North Colorado disc golf club will host professional tournament in Greeley on April 19
April 10, 2014
Chris Thomas spiked the shovel into the earth and pulled, pushing out dirt and sweat and a little grunt.
It's not the kind of work Thomas of Windsor enjoys on a day off. In fact, it's the kind of work he does for his job, as the owner of Rocky Mountain Remodeling.
He had some concrete to pour and a stake to set and a sign to install. But he's the president of 3 Rivers Disc Golf Club, and jobs like this fall to him more often than not.
He and the vice president, Todd Krauss of Loveland, run the club because they love to play disc golf.
“It is a job, only you’re not getting paid for it. But if you want the sport to grow, well …
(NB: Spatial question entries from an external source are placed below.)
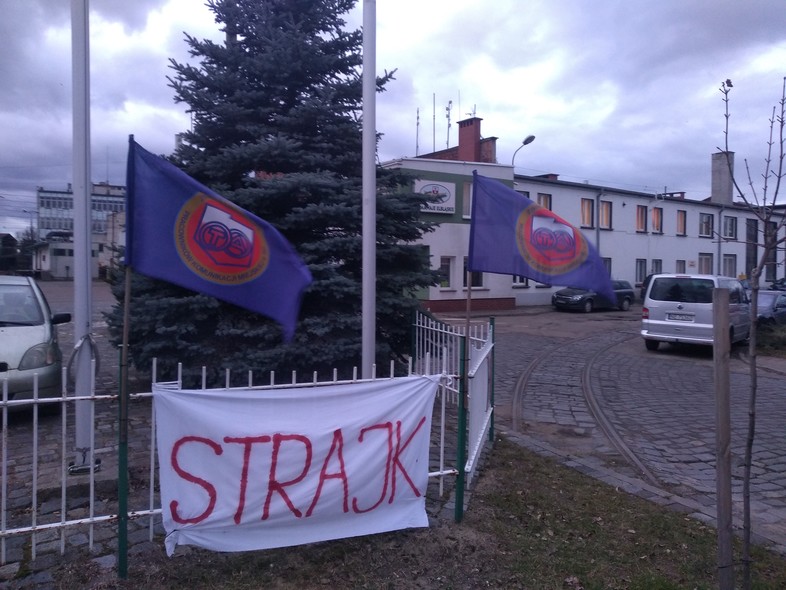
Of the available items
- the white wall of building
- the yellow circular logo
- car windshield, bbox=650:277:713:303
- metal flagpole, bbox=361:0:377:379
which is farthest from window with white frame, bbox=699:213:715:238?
the yellow circular logo

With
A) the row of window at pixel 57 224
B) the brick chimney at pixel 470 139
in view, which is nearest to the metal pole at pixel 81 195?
the brick chimney at pixel 470 139

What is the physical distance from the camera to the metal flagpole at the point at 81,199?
5656 mm

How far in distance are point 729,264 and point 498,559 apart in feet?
170

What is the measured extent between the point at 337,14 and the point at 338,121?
1.50 m

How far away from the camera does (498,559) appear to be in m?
4.57

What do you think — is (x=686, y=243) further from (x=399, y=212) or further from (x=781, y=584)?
(x=781, y=584)

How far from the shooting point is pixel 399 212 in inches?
329

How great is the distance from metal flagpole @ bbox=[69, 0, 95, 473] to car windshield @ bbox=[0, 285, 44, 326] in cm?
354

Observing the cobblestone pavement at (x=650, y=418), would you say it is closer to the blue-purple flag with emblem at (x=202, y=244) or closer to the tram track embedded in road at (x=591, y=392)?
the tram track embedded in road at (x=591, y=392)

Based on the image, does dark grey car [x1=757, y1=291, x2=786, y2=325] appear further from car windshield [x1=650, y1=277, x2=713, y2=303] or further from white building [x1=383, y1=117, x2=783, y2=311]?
car windshield [x1=650, y1=277, x2=713, y2=303]

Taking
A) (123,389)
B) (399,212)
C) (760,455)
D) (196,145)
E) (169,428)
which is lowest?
(760,455)

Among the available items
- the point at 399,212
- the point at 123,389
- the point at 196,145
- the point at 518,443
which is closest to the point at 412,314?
the point at 399,212

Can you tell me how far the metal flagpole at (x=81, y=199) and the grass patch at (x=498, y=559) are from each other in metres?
1.64

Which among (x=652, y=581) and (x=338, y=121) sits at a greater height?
(x=338, y=121)
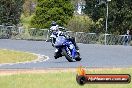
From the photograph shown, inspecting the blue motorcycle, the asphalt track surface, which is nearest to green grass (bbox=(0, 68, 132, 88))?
the asphalt track surface

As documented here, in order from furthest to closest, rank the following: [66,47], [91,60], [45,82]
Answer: [91,60] < [66,47] < [45,82]

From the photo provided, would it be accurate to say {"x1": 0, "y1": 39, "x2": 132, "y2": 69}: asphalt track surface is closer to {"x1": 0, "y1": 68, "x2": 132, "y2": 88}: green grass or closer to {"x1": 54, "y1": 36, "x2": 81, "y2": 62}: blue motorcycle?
{"x1": 54, "y1": 36, "x2": 81, "y2": 62}: blue motorcycle

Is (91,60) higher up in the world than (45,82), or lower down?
lower down

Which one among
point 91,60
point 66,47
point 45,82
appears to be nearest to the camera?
point 45,82

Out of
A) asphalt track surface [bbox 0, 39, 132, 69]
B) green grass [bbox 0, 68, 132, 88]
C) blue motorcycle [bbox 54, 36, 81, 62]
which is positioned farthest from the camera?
blue motorcycle [bbox 54, 36, 81, 62]

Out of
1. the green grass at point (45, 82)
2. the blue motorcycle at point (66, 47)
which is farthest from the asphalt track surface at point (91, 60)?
the green grass at point (45, 82)

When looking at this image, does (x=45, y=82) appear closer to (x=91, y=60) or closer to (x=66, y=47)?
(x=66, y=47)

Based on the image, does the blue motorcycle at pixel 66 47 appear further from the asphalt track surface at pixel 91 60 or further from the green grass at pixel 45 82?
the green grass at pixel 45 82

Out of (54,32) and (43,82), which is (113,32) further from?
(43,82)

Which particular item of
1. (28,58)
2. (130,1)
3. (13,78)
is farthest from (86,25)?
(13,78)

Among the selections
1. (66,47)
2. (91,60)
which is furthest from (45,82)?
(91,60)

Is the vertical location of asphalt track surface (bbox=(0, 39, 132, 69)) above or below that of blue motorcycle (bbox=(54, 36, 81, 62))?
below

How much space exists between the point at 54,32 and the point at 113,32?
703 inches

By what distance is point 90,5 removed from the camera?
50156mm
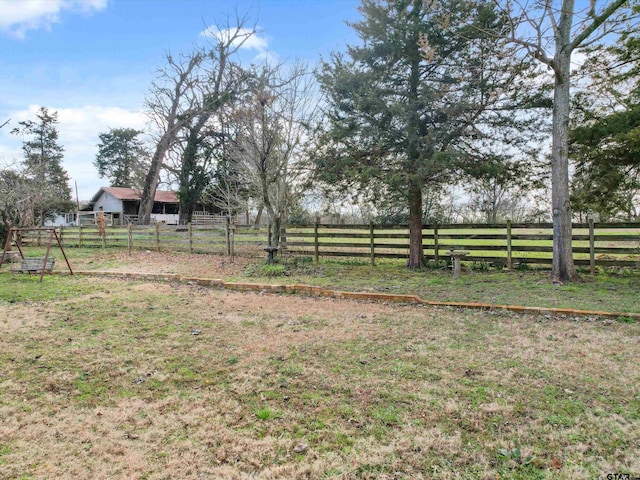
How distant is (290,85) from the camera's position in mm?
10086

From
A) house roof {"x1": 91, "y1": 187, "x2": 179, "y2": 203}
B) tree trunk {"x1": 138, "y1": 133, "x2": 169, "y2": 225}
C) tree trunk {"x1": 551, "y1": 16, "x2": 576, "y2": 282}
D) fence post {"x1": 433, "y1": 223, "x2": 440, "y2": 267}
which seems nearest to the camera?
tree trunk {"x1": 551, "y1": 16, "x2": 576, "y2": 282}

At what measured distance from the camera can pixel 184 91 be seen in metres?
23.1

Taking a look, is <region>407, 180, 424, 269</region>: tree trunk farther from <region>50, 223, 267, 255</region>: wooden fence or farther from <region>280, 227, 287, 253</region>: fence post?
<region>50, 223, 267, 255</region>: wooden fence

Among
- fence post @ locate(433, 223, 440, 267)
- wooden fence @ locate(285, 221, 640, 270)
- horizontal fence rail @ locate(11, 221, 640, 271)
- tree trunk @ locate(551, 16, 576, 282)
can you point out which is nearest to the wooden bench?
horizontal fence rail @ locate(11, 221, 640, 271)

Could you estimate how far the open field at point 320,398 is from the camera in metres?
2.03

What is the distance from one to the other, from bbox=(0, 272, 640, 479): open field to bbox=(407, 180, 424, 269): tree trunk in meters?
4.88

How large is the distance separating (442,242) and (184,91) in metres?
20.6

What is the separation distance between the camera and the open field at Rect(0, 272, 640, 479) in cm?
203

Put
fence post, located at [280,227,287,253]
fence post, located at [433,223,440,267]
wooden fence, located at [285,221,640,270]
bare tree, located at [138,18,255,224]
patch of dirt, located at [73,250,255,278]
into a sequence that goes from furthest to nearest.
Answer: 1. bare tree, located at [138,18,255,224]
2. fence post, located at [280,227,287,253]
3. fence post, located at [433,223,440,267]
4. patch of dirt, located at [73,250,255,278]
5. wooden fence, located at [285,221,640,270]

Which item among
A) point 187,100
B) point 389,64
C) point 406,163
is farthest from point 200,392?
point 187,100

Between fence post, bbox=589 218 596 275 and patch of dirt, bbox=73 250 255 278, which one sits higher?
fence post, bbox=589 218 596 275

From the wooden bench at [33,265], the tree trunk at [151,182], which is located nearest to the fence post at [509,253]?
the wooden bench at [33,265]

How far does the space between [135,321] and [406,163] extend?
668 cm

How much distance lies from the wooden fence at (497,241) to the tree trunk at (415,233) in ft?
1.00
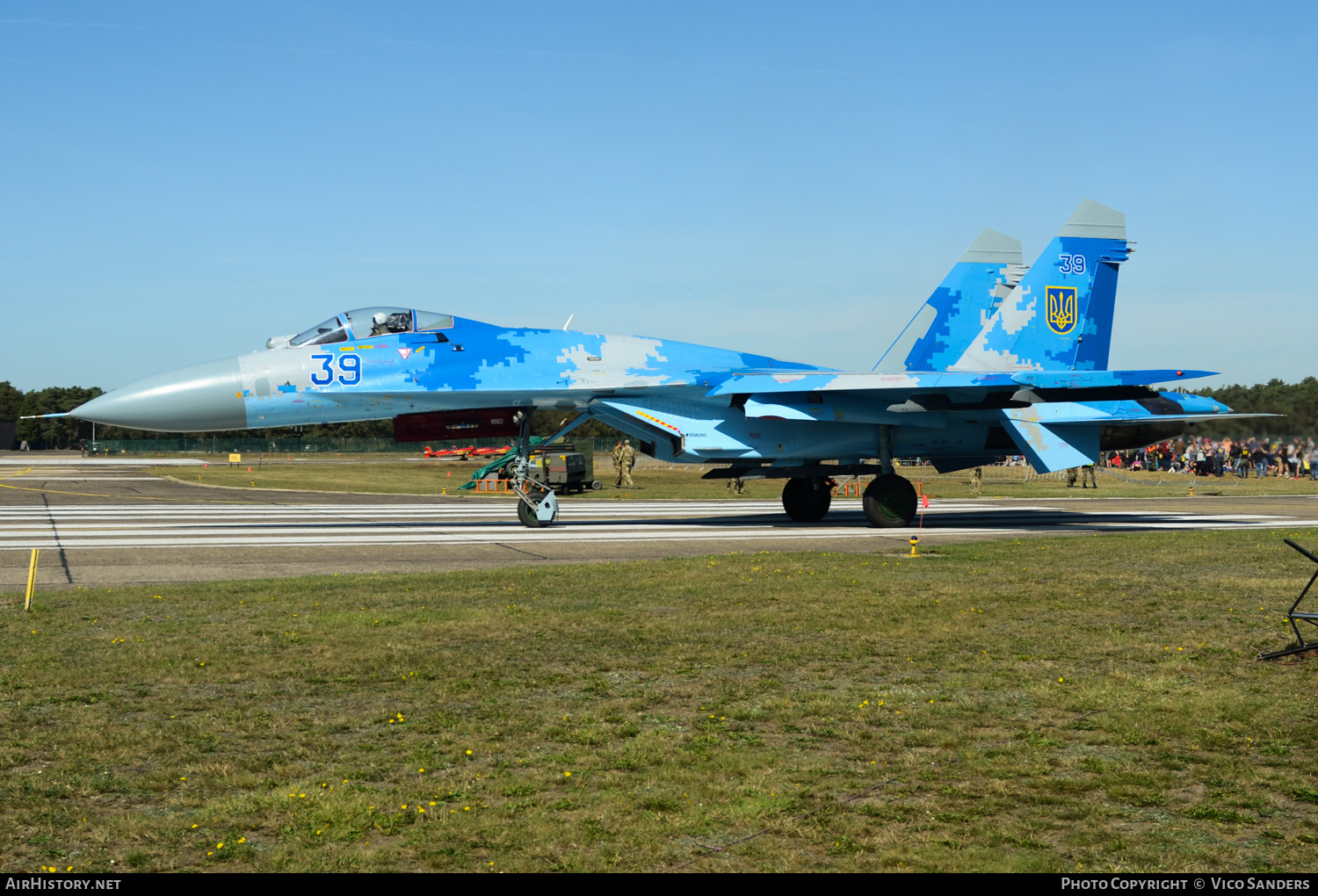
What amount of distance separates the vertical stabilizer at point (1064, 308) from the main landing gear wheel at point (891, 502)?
11.0 ft

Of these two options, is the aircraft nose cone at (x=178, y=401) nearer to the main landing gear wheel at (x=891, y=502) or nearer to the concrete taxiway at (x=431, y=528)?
the concrete taxiway at (x=431, y=528)

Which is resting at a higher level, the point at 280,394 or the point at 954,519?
the point at 280,394

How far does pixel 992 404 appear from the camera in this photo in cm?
1959

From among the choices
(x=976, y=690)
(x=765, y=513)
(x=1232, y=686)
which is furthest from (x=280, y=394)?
(x=1232, y=686)

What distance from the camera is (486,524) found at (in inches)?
835

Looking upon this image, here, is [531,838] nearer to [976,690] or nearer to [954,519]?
[976,690]

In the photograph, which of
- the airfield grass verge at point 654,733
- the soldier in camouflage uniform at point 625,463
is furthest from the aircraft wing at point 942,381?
the soldier in camouflage uniform at point 625,463

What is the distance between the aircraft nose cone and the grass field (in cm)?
1354

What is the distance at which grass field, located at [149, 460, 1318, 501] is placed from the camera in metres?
33.7

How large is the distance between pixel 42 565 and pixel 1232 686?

President, 3 Rivers Disc Golf Club
But it's not all shooting and sunshine, not by a long shot.
On Monday, the two were installing a sign that will show the layout of a hole and the par. You know, just like a real golf course, the two said with a smile.
They were sprucing up the 18-hole course, which meanders through the woodsy Sheep Draw creek slithering behind the Family FunPlex, to prepare it for April 19.
That will be a big day in the club's six-year history because a Professional Disc Golf Association tournament will take place in Greeley for the first time.
The tournament will feature 90 players from all over the country. It's a big deal and they hope to get some spectators.
They want to show everyone what their sport is about, how there are different discs and strategies and how, most of all, it's not just about tossing a Frisbee around any longer.
That is, after all, the point of all this sweat.
"It is a job," Thomas said, "only you're not getting paid for it. But if you want the sport to grow, well…"
Thomas founded the club in 2008, and he started with improvements to the Epple Park course off 4th Street and just east of 47th Avenue. The six-hole course was the only one in the area. They installed alternate locations for the holes, as a way to occasionally freshen it up, and they move the holes when the mood strikes. It was nothing radical, and yet it took some work. That, Thomas said, earned the trust of the city of Greeley.
They began walking the Sheep Draw Trail behind the FunPlex as early as 2009 and envisioned a much tougher course, one with 18 holes, hungry trees and bushes and even a water hazard in the Sheep Draw creek.
"We saw this is a really fun, challenging course," Thomas said. "This one is rugged."
They wanted a course like that for themselves, of course. That was a big reason why Thomas put the club together.
Thomas plays as a pro and he's even sponsored by Innova, a disc company that gives him equipment. He's played for 10 years.
But that, of course, meant a lot of work getting it together. Once the club had city approval for the course and where the holes would go, they hosted three fundraising tournaments.
The first was in May of 2011. They put in nine holes at first and, after raising more than $10,000, finished the course at the end of 2012. They saved "a ton" on labor, Thomas said, because they did most of the work themselves.
The course makes northern Colorado one of the prime spots for disc golf, as the club also built and maintains the Oxbow course in Windsor.
The national PDGA event on April 19 is just one example of regional players taking notice of the Greeley course.
Jeramy Salazar, 34, of Windsor, played it Monday and called it one of the better ones in the state.
"A lot of courses are wide open," Salazar said. "But this is very challenging. You've got obstacles and natural vegetation. I love it."
The course gets used every day, and the numbers are growing, Krause said, though there's no real way to measure that other than just the eye test.
They still don't consider it done. They've got signs to install for instance. There will be many more days in the sun.
"We don't get to play as often as we would like," Krause said.
Then Thomas paused in between a shovel full of mud.
"But we will play as soon as we're done here," he said and smiled.